═══ TRECHO DA PÁGINA

(ultima atualização em julho/2016)
Campina Grande, PB, 1968.
Vive e trabalha em Recife, PE.
Indicado ao PIPA 2016.
Trabalhando com várias linguagens, de performance à instalações e intervenções em paisagens, nos últimos 20 anos Marcelo Coutinho se dedicou exclusivamente ao vídeo, cinema digital e literatura. Autor de “Antão, O Insone” (Documento Areal e Editora Zouk, 2008) e “Isso”, (Documento Areal e Ed. Confraria do Vento, a ser publicado em 2016). Há 20 anos constrói um dicionário em que nomeia sensações vividas por ele que não possuem representação no tecido das línguas. Em seu trabalho de vídeo e cinema digital vem se dedicando a construção lenta de uma particular vereda poética em que desfaz os limites entre a linguagem cinematográfica e as artes visuais.
“Ao buscar entender aquilo que se passa fora da linguagem, Marcelo Coutinho concentra sua pesquisa plástica e audiovisual em torno da criação de palavras que definem sensações avessas aos códigos preestabelecidos da língua portuguesa. Desde 1997, o artista dedica-se aos neologismos – materializados em performances, objetos, filmes e instalações –, que procuram definir os acometimentos provocados por deslizes perceptivos, rupturas espaciais, lapsos corporais, ausências temporais e invasões repentinas de outras lógicas.” (Luiz Perez Oramas)
“Um dicionário para o Incêndio”
(Trecho do livro “Isso”, de Marcelo Coutinho, no prelo, a ser publicado pelo Documento Areal em 2016)
Fora de toda e qualquer linguagem, forte e selvagem, age pungente uma presença. Esta presença é o desmanche das sintaxes. É o colapso das descrições. É a entropia das significações. Esta presença nunca possuiu nome. Por mais que tenha passado por inúmeros batismos no correr da história. Íntegra, ela mantém-se como o eterno avesso dos nomes. Por isso chamo esta força de Isso. Um pronome demonstrativo, genérico e inexato. Um tipo qualquer de resto, de sobra indefinida.

══════
═══ MATERIAL FORNECIDO

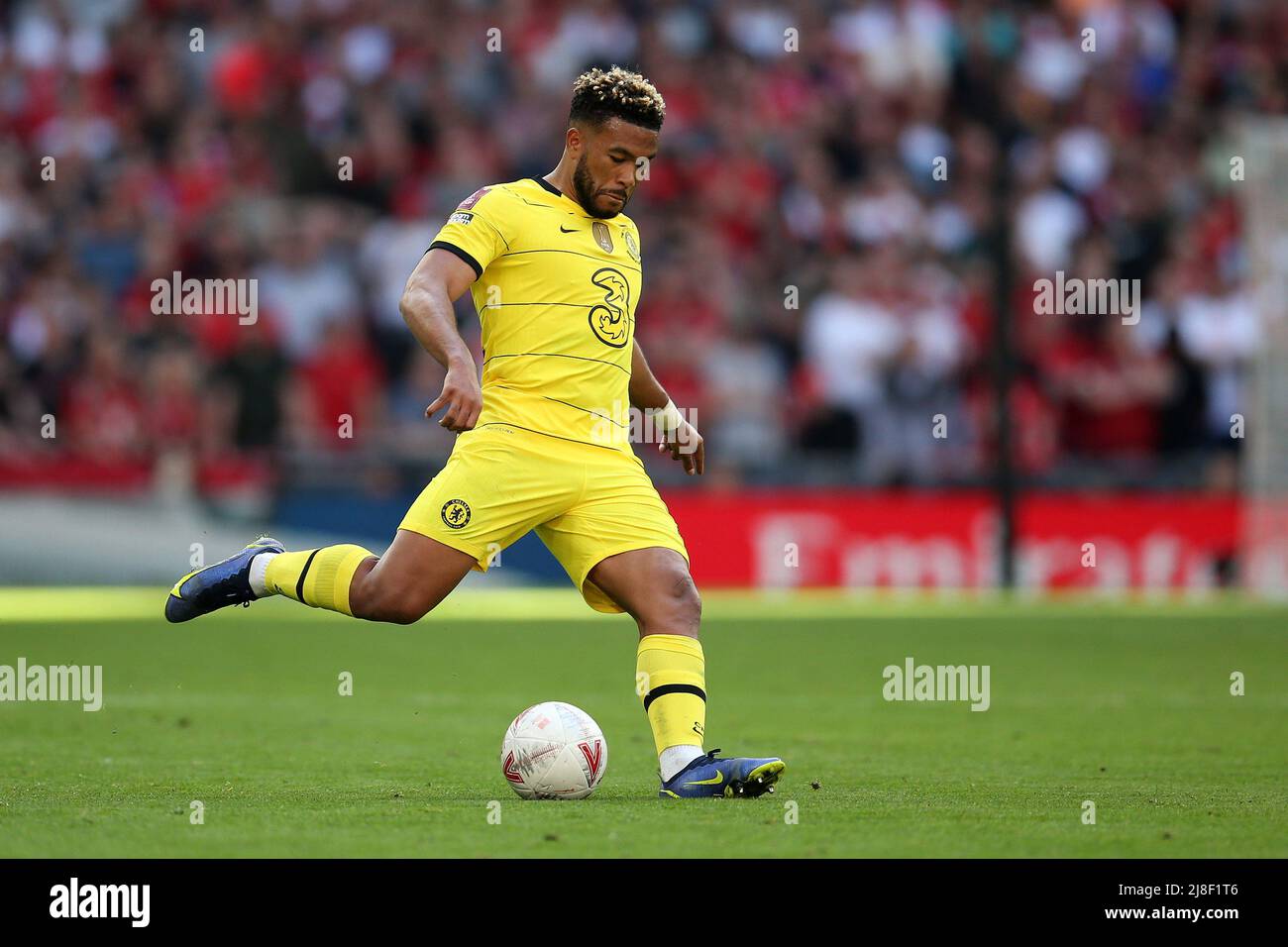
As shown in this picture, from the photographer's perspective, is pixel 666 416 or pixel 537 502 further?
pixel 666 416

══════

§ O QUE FAZER:
**a)** Reproduza, por favor, a parte do trecho da página que começa nas palavras "Vive e trabalha" e termina logo depois de "as artes visuais.".
**b)** Responda com base no trecho da página:
(i) Em que cidade e ano nasceu Marcelo Coutinho?
(ii) Segundo a citação de Luiz Perez Oramas, desde que ano o artista se dedica aos neologismos?
(iii) Que nome o autor dá à presença "fora de toda e qualquer linguagem"?

§ EXERCÍCIO RESOLVIDO:
**a)**
Vive e trabalha em Recife, PE.
Indicado ao PIPA 2016.
Trabalhando com várias linguagens, de performance à instalações e intervenções em paisagens, nos últimos 20 anos Marcelo Coutinho se dedicou exclusivamente ao vídeo, cinema digital e literatura. Autor de “Antão, O Insone” (Documento Areal e Editora Zouk, 2008) e “Isso”, (Documento Areal e Ed. Confraria do Vento, a ser publicado em 2016). Há 20 anos constrói um dicionário em que nomeia sensações vividas por ele que não possuem representação no tecido das línguas. Em seu trabalho de vídeo e cinema digital vem se dedicando a construção lenta de uma particular vereda poética em que desfaz os limites entre a linguagem cinematográfica e as artes visuais.

**b)**
(i) Campina Grande, PB, em 1968.
(ii) Desde 1997.
(iii) Isso.